Comet Benchmarking on macOS

This guide is for setting up TPC-H benchmarks locally on macOS using the 100 GB dataset.

Note that running this benchmark on macOS is not ideal because we cannot force Spark or Comet to use performance cores rather than efficiency cores, and background processes are sharing these cores. Also, power and thermal management may throttle CPU cores.

Prerequisites

Java and Rust must be installed locally.

Data Generation

cargo install tpchgen-rs
tpchgen-cli -s 100 --format=parquet

Clone the DataFusion Benchmarks Repository

git clone https://github.com/apache/datafusion-benchmarks.git

Install Spark

Install Spark

wget https://archive.apache.org/dist/spark/spark-3.5.4/spark-3.5.4-bin-hadoop3.tgz
tar xzf spark-3.5.4-bin-hadoop3.tgz
sudo mv spark-3.5.4-bin-hadoop3 /opt
export SPARK_HOME=/opt/spark-3.5.4-bin-hadoop3/
mkdir /tmp/spark-events

Start Spark in standalone mode:

$SPARK_HOME/sbin/start-master.sh

Set SPARK_MASTER env var (host name will need to be edited):

export SPARK_MASTER=spark://Rustys-MacBook-Pro.local:7077
$SPARK_HOME/sbin/start-worker.sh $SPARK_MASTER

Run Spark Benchmarks

Run the following command (the --data parameter will need to be updated to point to your TPC-H data):

$SPARK_HOME/bin/spark-submit \
    --master $SPARK_MASTER \
    --conf spark.driver.memory=8G \
    --conf spark.executor.instances=1 \
    --conf spark.executor.cores=8 \
    --conf spark.cores.max=8 \
    --conf spark.executor.memory=16g \
    --conf spark.memory.offHeap.enabled=true \
    --conf spark.memory.offHeap.size=16g \
    --conf spark.eventLog.enabled=true \
    /path/to/datafusion-benchmarks/runners/datafusion-comet/tpcbench.py \
    --name spark \
    --benchmark tpch \
    --data /Users/rusty/Data/tpch/sf100 \
    --queries /path/to/datafusion-benchmarks/tpch/queries \
    --output . \
    --iterations 1

Run Comet Benchmarks

Build Comet from source, with mimalloc enabled.

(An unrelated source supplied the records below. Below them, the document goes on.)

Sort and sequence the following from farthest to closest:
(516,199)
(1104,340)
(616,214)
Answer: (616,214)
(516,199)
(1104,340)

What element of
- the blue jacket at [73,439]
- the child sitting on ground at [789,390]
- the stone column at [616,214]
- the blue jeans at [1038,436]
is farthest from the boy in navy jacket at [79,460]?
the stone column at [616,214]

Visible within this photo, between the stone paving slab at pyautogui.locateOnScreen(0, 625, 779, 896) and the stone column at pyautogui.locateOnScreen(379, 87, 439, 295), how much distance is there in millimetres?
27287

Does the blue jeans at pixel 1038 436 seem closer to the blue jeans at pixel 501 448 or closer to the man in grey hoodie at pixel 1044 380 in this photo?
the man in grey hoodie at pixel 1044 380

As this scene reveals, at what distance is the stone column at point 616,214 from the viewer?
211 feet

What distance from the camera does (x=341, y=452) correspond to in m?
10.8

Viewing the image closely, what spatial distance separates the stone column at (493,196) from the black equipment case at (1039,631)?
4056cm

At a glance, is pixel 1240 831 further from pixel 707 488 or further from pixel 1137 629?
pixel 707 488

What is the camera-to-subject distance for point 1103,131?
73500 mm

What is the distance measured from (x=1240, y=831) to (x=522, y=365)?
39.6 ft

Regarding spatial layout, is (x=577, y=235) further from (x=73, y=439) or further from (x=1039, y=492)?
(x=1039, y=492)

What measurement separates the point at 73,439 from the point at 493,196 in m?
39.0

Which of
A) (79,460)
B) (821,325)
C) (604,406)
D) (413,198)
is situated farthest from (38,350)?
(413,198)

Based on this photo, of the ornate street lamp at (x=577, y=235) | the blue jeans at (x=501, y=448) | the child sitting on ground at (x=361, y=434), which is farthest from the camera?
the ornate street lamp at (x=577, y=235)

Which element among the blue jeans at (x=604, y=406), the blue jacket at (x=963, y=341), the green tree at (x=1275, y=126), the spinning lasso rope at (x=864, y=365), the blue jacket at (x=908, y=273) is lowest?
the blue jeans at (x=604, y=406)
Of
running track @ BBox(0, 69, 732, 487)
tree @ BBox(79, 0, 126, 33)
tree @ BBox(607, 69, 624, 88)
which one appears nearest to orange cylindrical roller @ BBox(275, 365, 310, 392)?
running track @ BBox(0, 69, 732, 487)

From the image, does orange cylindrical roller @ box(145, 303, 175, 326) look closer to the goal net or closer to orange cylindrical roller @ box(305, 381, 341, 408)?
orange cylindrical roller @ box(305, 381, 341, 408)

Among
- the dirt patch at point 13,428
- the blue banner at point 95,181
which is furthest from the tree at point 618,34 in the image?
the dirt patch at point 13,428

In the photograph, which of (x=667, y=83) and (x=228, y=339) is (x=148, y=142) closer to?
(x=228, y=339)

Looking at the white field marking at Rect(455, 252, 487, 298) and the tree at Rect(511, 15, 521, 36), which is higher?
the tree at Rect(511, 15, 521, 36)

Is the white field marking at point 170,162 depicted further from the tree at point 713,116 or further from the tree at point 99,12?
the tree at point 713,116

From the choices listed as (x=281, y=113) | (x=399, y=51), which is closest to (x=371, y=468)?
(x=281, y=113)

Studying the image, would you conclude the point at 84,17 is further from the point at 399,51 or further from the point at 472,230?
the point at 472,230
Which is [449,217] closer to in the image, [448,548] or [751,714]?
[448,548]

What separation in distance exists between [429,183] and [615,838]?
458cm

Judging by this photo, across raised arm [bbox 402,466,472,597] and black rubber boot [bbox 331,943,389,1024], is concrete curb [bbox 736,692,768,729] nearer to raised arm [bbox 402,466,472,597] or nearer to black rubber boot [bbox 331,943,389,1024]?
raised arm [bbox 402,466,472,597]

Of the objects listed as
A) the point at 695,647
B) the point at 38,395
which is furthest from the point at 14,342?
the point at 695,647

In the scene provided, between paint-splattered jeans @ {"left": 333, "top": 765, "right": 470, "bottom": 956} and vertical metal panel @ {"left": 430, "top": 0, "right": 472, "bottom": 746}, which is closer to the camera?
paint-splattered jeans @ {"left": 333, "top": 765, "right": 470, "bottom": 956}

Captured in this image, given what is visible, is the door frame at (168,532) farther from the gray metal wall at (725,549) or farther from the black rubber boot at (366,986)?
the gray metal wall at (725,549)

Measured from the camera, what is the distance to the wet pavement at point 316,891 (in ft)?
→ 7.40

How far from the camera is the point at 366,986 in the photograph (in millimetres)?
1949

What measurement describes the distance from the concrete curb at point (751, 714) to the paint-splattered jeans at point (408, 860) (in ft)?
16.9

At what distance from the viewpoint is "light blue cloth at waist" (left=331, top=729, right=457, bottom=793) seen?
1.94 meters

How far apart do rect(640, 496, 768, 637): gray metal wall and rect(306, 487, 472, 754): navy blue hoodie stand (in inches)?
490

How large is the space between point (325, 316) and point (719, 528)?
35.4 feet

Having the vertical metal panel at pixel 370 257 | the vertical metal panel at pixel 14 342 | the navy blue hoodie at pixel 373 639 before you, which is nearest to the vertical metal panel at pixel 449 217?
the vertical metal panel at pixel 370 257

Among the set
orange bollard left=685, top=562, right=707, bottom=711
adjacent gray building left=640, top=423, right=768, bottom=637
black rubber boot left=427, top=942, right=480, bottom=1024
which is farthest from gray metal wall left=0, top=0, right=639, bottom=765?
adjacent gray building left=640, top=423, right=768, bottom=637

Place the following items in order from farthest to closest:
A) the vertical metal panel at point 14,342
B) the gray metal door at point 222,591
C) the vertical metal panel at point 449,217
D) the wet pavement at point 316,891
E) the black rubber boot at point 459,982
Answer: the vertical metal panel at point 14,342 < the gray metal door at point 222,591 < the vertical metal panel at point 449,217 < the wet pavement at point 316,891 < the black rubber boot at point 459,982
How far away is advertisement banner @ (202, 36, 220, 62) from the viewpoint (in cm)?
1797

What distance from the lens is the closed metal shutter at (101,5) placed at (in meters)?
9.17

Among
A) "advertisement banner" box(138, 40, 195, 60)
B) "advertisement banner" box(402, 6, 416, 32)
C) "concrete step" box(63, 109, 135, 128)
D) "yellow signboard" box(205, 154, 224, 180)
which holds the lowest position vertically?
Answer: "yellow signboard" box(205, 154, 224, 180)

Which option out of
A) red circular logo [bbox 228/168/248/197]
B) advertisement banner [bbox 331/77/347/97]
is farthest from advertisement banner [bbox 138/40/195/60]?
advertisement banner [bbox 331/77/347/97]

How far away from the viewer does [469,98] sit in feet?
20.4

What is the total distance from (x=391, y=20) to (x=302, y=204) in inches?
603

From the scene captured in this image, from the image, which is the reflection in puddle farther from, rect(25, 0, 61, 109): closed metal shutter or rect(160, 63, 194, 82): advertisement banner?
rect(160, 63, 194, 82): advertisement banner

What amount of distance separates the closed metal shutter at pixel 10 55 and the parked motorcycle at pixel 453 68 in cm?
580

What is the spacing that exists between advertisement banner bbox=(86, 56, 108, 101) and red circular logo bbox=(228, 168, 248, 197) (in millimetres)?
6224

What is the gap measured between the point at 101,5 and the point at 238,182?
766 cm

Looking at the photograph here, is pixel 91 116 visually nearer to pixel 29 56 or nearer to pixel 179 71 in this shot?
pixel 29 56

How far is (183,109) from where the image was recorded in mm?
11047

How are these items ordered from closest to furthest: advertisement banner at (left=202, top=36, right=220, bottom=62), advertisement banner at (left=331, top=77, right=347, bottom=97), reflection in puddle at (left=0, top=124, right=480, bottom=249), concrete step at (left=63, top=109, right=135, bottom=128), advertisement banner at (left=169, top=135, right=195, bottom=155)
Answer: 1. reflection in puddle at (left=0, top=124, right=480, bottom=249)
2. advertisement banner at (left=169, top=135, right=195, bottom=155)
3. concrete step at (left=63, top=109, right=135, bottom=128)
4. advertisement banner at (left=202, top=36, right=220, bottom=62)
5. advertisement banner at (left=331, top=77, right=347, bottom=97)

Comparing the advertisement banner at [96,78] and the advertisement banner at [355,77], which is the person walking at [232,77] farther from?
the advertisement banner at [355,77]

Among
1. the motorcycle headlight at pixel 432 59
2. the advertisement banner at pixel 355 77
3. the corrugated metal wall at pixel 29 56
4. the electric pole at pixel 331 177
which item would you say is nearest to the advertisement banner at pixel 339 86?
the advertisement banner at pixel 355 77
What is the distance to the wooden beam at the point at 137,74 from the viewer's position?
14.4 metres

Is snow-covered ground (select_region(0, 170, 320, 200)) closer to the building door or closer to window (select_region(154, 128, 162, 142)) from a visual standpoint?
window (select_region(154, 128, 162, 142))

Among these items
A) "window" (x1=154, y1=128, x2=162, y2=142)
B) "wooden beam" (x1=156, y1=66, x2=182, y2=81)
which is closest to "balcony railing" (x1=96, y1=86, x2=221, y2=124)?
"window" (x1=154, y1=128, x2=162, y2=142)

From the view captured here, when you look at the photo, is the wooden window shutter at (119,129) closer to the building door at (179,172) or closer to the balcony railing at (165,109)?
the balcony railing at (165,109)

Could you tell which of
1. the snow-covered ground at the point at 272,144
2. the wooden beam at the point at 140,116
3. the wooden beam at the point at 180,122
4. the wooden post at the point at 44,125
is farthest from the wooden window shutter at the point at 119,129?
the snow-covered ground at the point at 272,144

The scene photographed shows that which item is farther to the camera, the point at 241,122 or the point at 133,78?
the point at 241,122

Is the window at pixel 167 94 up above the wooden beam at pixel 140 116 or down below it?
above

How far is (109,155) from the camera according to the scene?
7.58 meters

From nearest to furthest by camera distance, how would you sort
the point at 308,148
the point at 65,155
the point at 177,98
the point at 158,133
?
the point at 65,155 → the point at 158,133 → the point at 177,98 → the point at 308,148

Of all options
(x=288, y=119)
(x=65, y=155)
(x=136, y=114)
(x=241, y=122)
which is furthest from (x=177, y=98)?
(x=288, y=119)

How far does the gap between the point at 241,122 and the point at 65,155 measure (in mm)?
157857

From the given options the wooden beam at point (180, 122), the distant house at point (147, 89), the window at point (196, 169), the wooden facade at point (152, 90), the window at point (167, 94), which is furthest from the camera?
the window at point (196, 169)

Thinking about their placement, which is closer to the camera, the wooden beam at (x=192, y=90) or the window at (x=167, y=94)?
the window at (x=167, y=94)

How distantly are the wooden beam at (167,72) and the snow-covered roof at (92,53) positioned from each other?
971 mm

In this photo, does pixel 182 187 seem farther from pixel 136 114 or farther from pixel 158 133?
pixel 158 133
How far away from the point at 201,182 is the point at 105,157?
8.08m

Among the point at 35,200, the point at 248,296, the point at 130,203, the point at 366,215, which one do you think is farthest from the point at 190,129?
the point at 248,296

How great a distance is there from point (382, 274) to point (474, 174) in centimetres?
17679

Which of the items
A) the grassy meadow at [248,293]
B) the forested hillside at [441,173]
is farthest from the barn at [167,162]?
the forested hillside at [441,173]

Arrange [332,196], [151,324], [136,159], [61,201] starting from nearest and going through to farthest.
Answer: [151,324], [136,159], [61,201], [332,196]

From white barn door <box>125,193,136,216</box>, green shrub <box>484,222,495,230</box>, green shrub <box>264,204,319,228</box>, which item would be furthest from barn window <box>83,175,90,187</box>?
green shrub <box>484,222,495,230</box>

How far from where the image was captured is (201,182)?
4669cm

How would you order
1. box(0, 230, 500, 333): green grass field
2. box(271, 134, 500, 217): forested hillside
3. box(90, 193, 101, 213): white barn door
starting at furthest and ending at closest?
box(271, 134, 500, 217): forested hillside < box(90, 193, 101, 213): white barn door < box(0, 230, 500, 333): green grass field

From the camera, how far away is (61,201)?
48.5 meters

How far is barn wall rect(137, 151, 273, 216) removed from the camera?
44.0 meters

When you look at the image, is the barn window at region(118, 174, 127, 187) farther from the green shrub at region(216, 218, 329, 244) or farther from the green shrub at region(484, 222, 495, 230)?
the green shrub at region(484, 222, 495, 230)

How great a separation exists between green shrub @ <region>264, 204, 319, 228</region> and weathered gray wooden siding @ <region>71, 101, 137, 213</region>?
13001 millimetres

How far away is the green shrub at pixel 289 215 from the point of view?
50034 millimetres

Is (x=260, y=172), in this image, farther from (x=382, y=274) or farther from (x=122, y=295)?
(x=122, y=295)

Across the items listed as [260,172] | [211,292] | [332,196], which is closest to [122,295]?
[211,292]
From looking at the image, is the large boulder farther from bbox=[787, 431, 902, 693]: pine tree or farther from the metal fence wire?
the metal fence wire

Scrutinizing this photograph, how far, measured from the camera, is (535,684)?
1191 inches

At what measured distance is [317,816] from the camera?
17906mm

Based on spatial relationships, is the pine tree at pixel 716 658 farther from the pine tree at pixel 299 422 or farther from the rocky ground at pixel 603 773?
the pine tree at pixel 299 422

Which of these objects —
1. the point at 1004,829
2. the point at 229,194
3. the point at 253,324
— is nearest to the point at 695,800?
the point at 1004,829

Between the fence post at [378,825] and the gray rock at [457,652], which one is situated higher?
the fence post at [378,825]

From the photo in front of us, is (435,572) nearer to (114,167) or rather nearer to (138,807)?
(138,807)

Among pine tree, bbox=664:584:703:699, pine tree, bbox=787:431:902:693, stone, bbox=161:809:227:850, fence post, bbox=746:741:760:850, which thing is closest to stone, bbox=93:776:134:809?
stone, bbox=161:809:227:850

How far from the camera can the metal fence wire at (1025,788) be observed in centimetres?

make release COMET_FEATURES=mimalloc

Set COMET_JAR to point to the location of the Comet jar file.

export COMET_JAR=`pwd`/spark/target/comet-spark-spark3.5_2.12-0.8.0-SNAPSHOT.jar

Run the following command (the --data parameter will need to be updated to point to your S3 bucket):

$SPARK_HOME/bin/spark-submit \
    --master $SPARK_MASTER \
    --conf spark.driver.memory=8G \
    --conf spark.executor.instances=1 \
    --conf spark.executor.cores=8 \
    --conf spark.cores.max=8 \
    --conf spark.executor.memory=16g \
    --conf spark.memory.offHeap.enabled=true \
    --conf spark.memory.offHeap.size=16g \
    --conf spark.eventLog.enabled=true \
    --jars $COMET_JAR \
    --driver-class-path $COMET_JAR \
    --conf spark.driver.extraClassPath=$COMET_JAR \
    --conf spark.executor.extraClassPath=$COMET_JAR \
    --conf spark.plugins=org.apache.spark.CometPlugin \
    --conf spark.shuffle.manager=org.apache.spark.sql.comet.execution.shuffle.CometShuffleManager \
    --conf spark.comet.enabled=true \
    --conf spark.comet.exec.shuffle.enableFastEncoding=true \
    --conf spark.comet.exec.shuffle.fallbackToColumnar=true \
    --conf spark.comet.exec.replaceSortMergeJoin=true \
    --conf spark.comet.cast.allowIncompatible=true \
    /path/to/datafusion-benchmarks/runners/datafusion-comet/tpcbench.py \
    --name comet \
    --benchmark tpch \
    --data /path/to/tpch-data/ \
    --queries /path/to/datafusion-benchmarks//tpch/queries \
    --output . \
    --iterations 1